The PlantTribes database ( http://fgp.huck.psu.edu/tribe.html ) is a plant gene family database based on the inferred proteomes of five sequenced plant species: Arabidopsis thaliana, Carica papaya, Medicago truncatula, Oryza sativa and Populus trichocarpa . We used the graph-based clustering algorithm MCL [Van Dongen ( Technical Report INS-R0010 2000) and Enright et al. ( Nucleic Acids Res . 2002; 30: 1575–1584)] to classify all of these species’ protein-coding genes into putative gene families, called tribes, using three clustering stringencies (low, medium and high). For all tribes, we have generated protein and DNA alignments and maximum-likelihood phylogenetic trees. A parallel database of microarray experimental results is linked to the genes, which lets researchers identify groups of related genes and their expression patterns. Unified nomenclatures were developed, and tribes can be related to traditional gene families and conserved domain identifiers. SuperTribes, constructed through a second iteration of MCL clustering, connect distant, but potentially related gene clusters. The global classification of nearly 200 000 plant proteins was used as a scaffold for sorting ∼4 million additional cDNA sequences from over 200 plant species. All data and analyses are accessible through a flexible interface allowing users to explore the classification, to place query sequences within the classification, and to download results for further study.
A common goal of current plant genomics research is to establish an expandable platform for global classification and analysis of plant gene family space. A large fraction of genes in plant genomes are the product of duplication and novel gene creation processes that have occurred within plants over their 500-million-year history. Gene classifications that attempt to capture all of eukaryote diversity typically provide a poor representation of plant gene sets. With more than a dozen plant genomes scheduled for completion over the next two years, and many additional genome and transcriptome projects being initiated, there is a need for flexible, gene family-focused databases that provide rich toolsets for comparative analyses of plant genomes. Comparative analyses of the modeled proteomes for sequenced genomes can help verify gene content and elucidate the process of gene duplication and functional diversification. Cross-validation of gene models for available plant genomes and nucleotide sequence translations of EST sets for other plant species can be achieved through clustering and similarity analyses involving whole-genome sequences and large EST sets [e.g. ( 3–5 ); TIGR Plant Transcript Assemblies, ( 6 )].

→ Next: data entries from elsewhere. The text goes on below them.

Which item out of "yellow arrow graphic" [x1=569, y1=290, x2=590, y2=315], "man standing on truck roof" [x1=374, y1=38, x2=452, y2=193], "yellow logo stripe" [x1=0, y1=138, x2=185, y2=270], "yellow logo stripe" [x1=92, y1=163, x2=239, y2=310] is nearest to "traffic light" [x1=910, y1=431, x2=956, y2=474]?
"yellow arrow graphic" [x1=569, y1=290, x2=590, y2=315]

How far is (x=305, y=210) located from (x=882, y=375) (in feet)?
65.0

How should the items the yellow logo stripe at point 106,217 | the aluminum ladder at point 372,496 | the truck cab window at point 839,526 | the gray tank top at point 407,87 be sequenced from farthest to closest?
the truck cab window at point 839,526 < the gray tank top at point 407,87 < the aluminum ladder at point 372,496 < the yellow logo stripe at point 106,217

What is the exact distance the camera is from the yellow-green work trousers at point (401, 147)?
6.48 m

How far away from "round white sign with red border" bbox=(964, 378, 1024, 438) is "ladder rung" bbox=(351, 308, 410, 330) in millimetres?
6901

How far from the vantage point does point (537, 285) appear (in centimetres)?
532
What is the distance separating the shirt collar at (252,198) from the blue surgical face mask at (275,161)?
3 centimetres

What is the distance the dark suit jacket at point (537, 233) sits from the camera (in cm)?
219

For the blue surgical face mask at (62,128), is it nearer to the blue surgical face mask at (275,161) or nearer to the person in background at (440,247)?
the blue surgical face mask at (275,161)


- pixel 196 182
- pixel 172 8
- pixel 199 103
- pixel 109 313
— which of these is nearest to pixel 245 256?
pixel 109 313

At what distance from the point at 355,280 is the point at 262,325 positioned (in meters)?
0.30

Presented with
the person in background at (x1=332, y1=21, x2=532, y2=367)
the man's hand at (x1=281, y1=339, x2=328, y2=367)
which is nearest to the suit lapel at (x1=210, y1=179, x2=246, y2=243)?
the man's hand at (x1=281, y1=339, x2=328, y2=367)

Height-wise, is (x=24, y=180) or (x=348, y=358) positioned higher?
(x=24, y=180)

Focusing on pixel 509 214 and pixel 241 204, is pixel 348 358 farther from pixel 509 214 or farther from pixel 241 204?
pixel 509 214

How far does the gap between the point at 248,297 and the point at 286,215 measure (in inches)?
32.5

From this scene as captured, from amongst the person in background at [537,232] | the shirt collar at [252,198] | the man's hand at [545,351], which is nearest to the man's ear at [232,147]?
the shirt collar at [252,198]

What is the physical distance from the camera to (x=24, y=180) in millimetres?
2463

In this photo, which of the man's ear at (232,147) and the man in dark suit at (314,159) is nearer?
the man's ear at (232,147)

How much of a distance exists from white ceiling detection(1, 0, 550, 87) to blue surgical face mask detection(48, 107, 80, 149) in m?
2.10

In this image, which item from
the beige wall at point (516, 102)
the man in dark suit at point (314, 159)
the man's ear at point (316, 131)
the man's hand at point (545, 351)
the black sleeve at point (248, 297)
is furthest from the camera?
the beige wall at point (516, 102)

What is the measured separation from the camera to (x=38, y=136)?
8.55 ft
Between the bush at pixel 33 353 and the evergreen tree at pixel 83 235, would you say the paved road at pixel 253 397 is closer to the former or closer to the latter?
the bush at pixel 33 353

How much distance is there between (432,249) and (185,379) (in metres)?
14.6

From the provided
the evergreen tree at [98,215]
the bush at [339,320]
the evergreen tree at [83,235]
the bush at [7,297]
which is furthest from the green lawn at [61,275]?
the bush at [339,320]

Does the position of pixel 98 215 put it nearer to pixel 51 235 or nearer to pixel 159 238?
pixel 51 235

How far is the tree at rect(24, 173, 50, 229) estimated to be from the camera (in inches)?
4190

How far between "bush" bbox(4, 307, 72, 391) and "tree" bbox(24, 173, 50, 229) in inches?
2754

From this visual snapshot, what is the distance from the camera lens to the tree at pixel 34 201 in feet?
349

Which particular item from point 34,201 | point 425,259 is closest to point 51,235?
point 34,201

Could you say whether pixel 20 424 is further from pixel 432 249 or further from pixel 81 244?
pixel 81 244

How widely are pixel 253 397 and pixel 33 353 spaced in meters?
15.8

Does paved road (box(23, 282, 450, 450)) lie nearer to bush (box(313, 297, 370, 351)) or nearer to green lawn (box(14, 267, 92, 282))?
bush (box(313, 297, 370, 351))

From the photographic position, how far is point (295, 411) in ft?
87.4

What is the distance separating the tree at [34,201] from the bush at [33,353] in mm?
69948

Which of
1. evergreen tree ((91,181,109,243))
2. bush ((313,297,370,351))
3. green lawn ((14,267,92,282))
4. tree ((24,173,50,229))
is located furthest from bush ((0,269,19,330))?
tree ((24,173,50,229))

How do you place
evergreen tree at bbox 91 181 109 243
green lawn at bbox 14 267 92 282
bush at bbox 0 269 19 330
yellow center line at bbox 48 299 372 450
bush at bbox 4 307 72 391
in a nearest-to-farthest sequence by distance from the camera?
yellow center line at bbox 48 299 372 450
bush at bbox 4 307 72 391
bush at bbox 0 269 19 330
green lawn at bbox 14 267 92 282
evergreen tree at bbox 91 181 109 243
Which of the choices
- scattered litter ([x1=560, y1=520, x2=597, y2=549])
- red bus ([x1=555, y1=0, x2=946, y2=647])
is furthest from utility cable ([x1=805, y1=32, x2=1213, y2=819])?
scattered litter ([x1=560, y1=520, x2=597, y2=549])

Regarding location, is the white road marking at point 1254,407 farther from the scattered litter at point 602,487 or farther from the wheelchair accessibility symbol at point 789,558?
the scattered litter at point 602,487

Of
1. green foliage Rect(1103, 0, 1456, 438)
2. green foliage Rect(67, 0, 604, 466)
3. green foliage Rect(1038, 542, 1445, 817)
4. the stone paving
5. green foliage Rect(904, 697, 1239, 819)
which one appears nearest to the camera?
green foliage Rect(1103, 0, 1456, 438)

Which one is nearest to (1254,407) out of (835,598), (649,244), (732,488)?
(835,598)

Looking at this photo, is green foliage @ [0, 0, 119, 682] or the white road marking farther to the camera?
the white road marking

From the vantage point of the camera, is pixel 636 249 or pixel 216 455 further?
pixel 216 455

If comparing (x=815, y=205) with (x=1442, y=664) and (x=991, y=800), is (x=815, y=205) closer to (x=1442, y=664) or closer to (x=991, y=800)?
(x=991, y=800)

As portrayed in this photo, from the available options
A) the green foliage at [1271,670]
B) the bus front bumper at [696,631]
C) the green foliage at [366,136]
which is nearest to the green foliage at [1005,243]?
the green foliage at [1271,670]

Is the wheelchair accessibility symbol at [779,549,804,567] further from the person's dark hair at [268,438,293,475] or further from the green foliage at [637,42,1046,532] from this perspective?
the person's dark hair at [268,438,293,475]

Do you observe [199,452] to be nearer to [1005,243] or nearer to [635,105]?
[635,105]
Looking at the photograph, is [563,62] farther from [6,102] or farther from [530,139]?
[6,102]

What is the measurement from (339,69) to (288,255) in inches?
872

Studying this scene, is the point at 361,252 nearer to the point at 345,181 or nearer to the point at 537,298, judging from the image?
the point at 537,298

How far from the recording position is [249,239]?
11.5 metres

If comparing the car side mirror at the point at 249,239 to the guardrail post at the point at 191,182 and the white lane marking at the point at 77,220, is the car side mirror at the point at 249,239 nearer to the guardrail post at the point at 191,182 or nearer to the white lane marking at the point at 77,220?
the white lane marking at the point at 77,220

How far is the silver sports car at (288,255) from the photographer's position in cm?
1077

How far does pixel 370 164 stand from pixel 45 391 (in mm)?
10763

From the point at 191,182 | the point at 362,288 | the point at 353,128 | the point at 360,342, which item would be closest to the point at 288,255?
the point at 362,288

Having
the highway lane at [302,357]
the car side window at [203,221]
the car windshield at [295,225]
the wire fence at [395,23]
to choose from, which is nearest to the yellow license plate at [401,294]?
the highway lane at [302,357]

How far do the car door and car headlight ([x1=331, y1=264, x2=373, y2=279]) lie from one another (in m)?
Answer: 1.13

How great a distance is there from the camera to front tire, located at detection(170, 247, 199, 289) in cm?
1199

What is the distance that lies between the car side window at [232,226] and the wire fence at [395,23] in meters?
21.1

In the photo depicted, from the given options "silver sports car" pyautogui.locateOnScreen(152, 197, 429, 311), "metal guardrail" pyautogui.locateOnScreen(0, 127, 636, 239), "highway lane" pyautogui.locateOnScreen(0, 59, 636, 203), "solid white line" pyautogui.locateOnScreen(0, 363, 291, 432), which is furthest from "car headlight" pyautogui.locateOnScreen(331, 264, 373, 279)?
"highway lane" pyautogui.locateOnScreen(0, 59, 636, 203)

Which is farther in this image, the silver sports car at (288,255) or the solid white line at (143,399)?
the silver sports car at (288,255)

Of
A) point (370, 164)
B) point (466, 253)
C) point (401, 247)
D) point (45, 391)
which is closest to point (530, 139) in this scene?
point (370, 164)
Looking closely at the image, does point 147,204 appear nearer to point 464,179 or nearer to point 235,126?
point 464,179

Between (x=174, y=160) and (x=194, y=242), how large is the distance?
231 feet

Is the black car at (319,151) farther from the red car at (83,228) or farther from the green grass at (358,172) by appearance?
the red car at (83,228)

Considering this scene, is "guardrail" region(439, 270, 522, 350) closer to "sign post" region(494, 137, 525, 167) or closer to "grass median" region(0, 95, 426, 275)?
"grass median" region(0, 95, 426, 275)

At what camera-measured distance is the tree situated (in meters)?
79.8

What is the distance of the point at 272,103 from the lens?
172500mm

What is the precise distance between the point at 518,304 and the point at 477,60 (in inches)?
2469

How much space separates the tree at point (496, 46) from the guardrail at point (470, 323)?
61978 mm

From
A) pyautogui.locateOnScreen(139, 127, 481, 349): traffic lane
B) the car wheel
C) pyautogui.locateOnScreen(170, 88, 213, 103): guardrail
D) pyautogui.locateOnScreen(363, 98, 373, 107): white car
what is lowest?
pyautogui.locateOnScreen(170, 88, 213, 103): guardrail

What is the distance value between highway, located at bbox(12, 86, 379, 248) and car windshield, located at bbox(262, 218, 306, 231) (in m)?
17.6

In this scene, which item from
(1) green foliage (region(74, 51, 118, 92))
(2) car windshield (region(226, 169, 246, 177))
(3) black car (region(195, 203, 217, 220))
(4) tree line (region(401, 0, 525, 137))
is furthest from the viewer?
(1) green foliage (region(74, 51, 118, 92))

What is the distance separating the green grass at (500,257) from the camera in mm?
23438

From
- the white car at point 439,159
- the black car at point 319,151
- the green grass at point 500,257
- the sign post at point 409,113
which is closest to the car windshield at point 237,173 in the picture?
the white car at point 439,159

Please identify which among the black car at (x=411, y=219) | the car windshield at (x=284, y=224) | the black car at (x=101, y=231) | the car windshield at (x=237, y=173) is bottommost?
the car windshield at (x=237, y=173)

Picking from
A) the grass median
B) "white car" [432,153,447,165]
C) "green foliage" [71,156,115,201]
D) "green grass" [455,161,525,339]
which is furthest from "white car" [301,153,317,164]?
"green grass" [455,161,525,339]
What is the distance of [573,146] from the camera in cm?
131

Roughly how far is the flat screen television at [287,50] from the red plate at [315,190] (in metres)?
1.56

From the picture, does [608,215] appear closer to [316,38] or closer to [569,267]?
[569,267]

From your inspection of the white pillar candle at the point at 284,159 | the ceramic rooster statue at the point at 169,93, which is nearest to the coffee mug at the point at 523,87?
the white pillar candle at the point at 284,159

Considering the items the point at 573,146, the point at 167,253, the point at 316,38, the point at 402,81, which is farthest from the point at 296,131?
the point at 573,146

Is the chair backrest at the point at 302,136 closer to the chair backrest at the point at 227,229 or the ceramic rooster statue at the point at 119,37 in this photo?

The PlantTribes database is a global classification of genes from all of the five sequenced plant genomes: Arabidopsis thaliana, Carica papaya (papaya), Medicago truncatula (barrel medic, 60% sequenced), Populus trichocarpa (poplar) and Oryza sativa (rice). The database also contains unigene sets from the TIGR Plant Transcript Assemblies ( 6 ), which includes ∼4 million sequences from more than 200 species, that facilitates a wide range of comparative study of plant genes and gene families. PlantTribes offers a unique view of objectively defined gene families that facilitates comparative analyses of plant genomes. For example, our database allows one to identify all gene families of a given size in a species and quickly assess the range of copy numbers for closely related genes in other plant genomes. Families that have remained stable in size, or have proliferated greatly in one genome compared to another can easily be identified. In our own research, this type of analysis has aided interpretation of gene family stability and diversification in the face of gene and whole genome duplications (e.g. 24, 25, 30, 31). Integration of expression data, linked seamlessly to the tribe gene classification, will facilitate studies of expression divergence following gene duplication (e.g. 17). PlantTribes can aid comparative analyses by serving as a scaffold of gene families into which users can sort their genes of interest. We have devised search and query tools that allow users to access this information, making it possible to investigate the evolution of plant genomes through analysis of the scaffold itself and sequences sorted into the scaffold.
Sequences were downloaded from each of the five sequenced angiosperm species including 31 921 gene models from A. thaliana (TAIR, version 7.0), 25 536 from C. papaya (version 1.0, complete), 40 567 from M. trunculata (IMGA, version 1.0, 60% complete), 45 555 from P. trichocarpa (JGI, version 1.0) and 66 710 from O. sativa (TIGR, version 5.0). The Carica and Medicago genome-sequencing projects are underway; the data for these species were included with the protein scaffold and results for these species will go ‘live’ for public access following the publication of these genomes. As summarized in Figure 1 , we compared the predicted proteins for all five species in an all-against-all BLASTP ( e = 1 e − 10, b = 10 000) using the NCBI BLAST package ( 7 ). MCL clustering was then performed at low, medium and high stringencies (Inflation, I = 1.2, 3.0, 5.0, respectively) to produce the sets of objectively defined gene families (tribes).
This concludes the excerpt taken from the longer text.